_Job_
Count how many lines in the following records contain the string "below", treating uppercase and lowercase as different, and reply with that number only.

_Entries about spatial positioning_
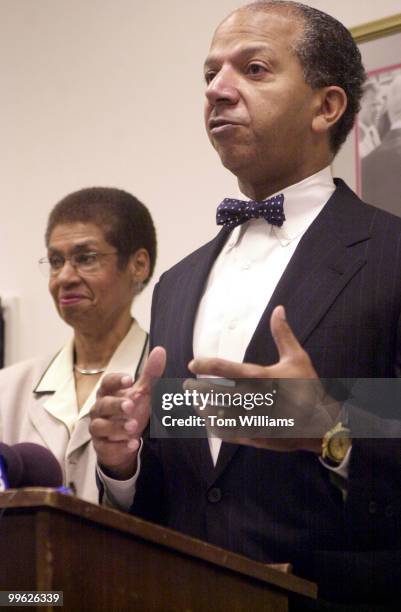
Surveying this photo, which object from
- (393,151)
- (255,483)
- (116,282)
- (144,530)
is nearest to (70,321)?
(116,282)

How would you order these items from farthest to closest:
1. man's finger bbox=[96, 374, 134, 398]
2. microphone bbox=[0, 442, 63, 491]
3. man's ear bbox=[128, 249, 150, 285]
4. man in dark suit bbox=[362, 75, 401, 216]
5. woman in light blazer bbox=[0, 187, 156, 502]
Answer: man's ear bbox=[128, 249, 150, 285], woman in light blazer bbox=[0, 187, 156, 502], man in dark suit bbox=[362, 75, 401, 216], man's finger bbox=[96, 374, 134, 398], microphone bbox=[0, 442, 63, 491]

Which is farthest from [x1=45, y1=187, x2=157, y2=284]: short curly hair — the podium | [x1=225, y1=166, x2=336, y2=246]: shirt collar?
the podium

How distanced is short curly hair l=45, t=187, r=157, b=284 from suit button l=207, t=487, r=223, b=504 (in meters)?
1.00

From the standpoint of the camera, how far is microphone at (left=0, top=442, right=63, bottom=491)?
1222 millimetres

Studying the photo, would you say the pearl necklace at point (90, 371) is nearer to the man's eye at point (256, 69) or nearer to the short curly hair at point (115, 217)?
the short curly hair at point (115, 217)

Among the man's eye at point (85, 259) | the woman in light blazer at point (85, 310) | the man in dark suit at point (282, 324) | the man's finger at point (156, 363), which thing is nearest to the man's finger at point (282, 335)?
the man in dark suit at point (282, 324)

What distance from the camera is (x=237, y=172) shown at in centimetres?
168

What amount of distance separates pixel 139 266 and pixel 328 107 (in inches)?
31.5

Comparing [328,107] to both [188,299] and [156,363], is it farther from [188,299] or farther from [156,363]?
[156,363]

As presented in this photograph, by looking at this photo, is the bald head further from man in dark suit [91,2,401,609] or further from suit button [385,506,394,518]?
suit button [385,506,394,518]

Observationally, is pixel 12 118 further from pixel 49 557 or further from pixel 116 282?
pixel 49 557

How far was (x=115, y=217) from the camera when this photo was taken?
7.80 feet

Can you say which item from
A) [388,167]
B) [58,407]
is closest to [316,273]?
[388,167]

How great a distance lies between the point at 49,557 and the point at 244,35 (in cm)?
96
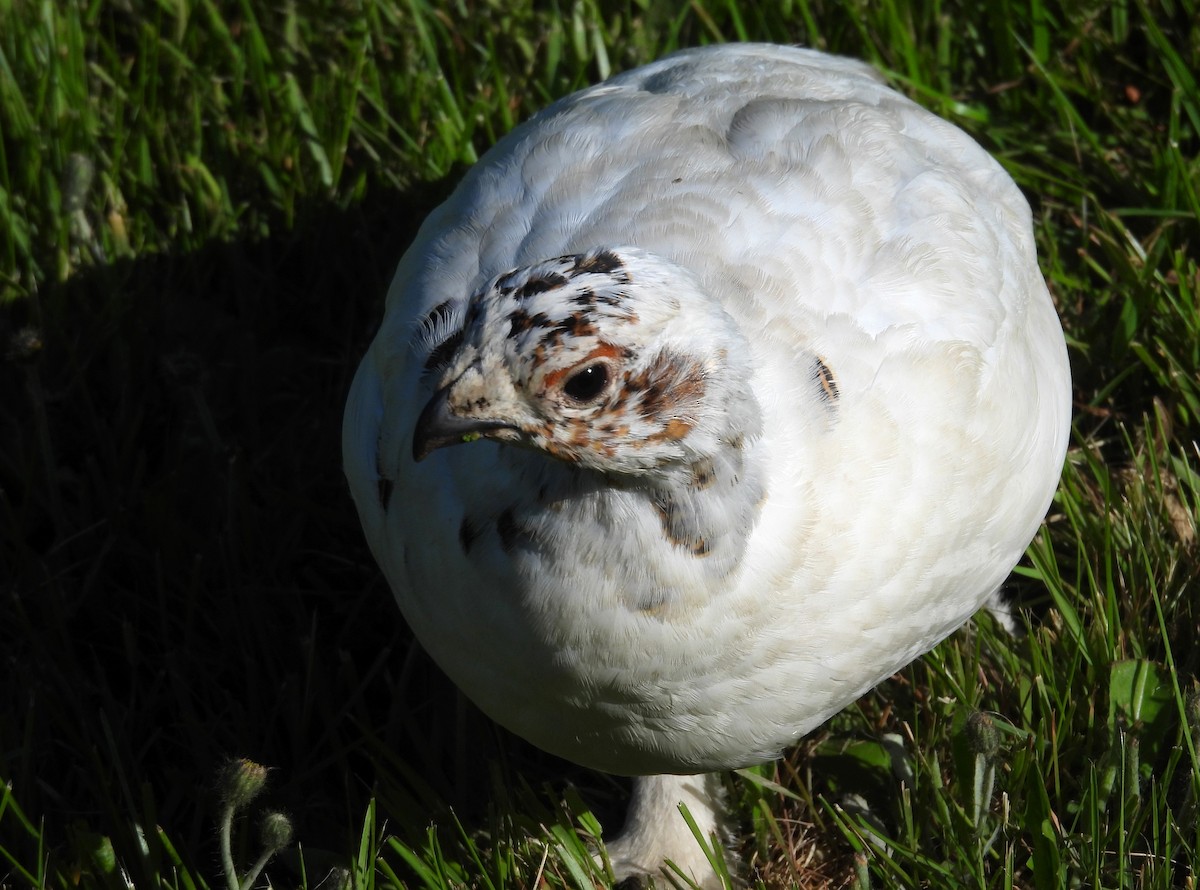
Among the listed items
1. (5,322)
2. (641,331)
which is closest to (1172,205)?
(641,331)

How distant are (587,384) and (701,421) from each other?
18cm

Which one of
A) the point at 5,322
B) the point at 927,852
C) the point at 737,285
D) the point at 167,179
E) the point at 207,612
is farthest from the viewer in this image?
the point at 167,179

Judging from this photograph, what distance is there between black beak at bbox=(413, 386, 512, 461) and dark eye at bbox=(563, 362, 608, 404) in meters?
0.11

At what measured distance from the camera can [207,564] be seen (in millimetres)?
3520

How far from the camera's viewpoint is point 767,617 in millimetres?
2229

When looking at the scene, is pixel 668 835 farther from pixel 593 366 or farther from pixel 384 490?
pixel 593 366

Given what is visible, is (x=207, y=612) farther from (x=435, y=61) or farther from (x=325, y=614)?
(x=435, y=61)

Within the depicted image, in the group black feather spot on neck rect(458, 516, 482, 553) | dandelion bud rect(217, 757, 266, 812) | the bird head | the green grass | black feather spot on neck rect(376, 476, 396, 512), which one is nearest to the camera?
the bird head

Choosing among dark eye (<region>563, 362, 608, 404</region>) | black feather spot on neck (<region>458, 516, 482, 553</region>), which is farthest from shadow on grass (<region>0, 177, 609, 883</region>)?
dark eye (<region>563, 362, 608, 404</region>)

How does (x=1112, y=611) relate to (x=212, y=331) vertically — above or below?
below

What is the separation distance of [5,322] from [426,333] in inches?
82.0

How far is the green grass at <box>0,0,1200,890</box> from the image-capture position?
2930 millimetres

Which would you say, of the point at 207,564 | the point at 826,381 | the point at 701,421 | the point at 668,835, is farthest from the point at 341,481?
the point at 701,421

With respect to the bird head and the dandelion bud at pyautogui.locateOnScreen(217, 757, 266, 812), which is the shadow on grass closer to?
the dandelion bud at pyautogui.locateOnScreen(217, 757, 266, 812)
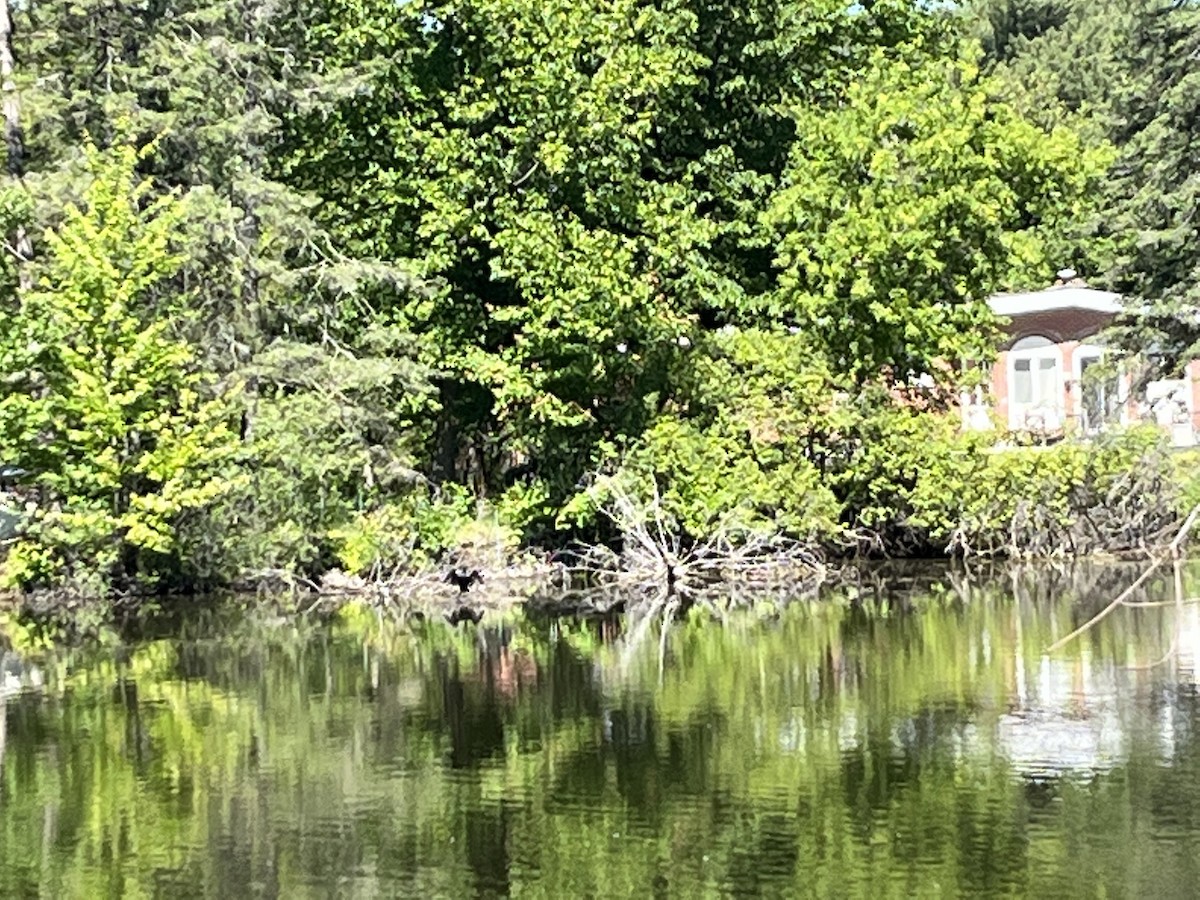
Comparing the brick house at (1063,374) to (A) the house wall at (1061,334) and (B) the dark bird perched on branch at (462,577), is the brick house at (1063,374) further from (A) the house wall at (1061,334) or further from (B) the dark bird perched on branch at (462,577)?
(B) the dark bird perched on branch at (462,577)

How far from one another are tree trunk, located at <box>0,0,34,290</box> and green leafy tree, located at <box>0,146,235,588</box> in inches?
50.8

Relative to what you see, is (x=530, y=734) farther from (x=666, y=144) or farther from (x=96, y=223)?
(x=666, y=144)

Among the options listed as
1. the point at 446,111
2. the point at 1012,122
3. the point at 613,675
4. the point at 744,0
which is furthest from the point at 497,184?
the point at 613,675

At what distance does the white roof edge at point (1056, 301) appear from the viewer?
3934 centimetres

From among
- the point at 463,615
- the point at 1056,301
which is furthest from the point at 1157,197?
the point at 463,615

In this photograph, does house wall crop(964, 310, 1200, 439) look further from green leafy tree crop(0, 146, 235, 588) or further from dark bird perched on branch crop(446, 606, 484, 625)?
green leafy tree crop(0, 146, 235, 588)

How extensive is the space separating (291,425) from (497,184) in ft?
18.3

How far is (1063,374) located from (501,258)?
18.3 m

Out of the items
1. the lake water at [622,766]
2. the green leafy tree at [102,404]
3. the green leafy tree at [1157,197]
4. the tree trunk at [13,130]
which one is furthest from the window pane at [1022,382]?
the tree trunk at [13,130]

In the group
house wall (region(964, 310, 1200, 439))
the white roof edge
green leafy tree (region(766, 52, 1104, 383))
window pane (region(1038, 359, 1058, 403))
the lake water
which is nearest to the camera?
the lake water

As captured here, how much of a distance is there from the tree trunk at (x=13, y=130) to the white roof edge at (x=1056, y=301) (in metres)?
22.4

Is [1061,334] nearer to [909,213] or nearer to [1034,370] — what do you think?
[1034,370]

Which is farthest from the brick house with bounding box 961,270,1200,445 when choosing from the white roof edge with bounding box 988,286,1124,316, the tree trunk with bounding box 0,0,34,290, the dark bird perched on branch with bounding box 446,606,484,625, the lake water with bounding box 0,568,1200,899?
the tree trunk with bounding box 0,0,34,290

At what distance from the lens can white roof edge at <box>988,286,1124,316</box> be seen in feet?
129
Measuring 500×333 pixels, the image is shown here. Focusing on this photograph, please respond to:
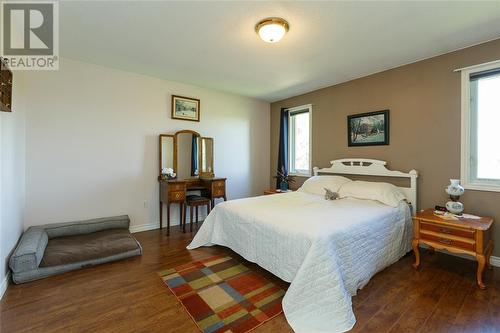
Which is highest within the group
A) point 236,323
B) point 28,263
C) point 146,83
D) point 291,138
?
point 146,83

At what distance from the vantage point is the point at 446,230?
2234 mm

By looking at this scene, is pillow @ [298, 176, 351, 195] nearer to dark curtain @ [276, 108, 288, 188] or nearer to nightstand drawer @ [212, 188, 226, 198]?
dark curtain @ [276, 108, 288, 188]

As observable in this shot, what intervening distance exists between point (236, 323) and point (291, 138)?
3820mm

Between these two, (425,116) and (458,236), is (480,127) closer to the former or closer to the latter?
(425,116)

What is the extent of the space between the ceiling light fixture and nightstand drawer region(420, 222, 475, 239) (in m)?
2.45

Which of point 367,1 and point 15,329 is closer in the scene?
point 15,329

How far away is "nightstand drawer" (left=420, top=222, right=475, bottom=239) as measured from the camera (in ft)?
6.90

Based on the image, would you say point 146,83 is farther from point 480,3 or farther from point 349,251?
point 480,3

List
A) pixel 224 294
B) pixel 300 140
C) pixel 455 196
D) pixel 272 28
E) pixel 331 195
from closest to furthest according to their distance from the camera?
pixel 224 294 < pixel 272 28 < pixel 455 196 < pixel 331 195 < pixel 300 140

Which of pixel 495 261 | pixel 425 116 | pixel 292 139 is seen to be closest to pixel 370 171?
pixel 425 116

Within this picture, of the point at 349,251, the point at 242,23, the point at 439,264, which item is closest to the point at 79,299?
the point at 349,251

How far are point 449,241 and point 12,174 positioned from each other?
439 centimetres

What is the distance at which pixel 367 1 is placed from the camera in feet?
6.18

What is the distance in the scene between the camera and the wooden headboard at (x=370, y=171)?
9.77 feet
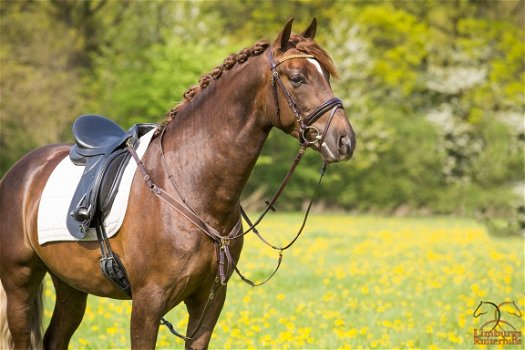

_Exercise response_
2